━━━━━ Material for this exercise ━━━━━

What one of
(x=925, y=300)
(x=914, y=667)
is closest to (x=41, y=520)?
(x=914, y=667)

━━━━━
━━━━━ Material for this exercise ━━━━━

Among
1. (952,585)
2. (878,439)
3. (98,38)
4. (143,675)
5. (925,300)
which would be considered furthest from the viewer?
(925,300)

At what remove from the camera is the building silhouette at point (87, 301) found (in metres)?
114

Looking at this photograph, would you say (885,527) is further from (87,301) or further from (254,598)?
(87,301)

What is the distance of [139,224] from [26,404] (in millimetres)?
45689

━━━━━

* [What you have to do]:
Pull out each line from the items above that includes the word "would", and copy every such line in full.

* [Full solution]:
which would be considered furthest from the viewer?
Looking at this photograph, would you say (885,527) is further from (87,301) or further from (254,598)?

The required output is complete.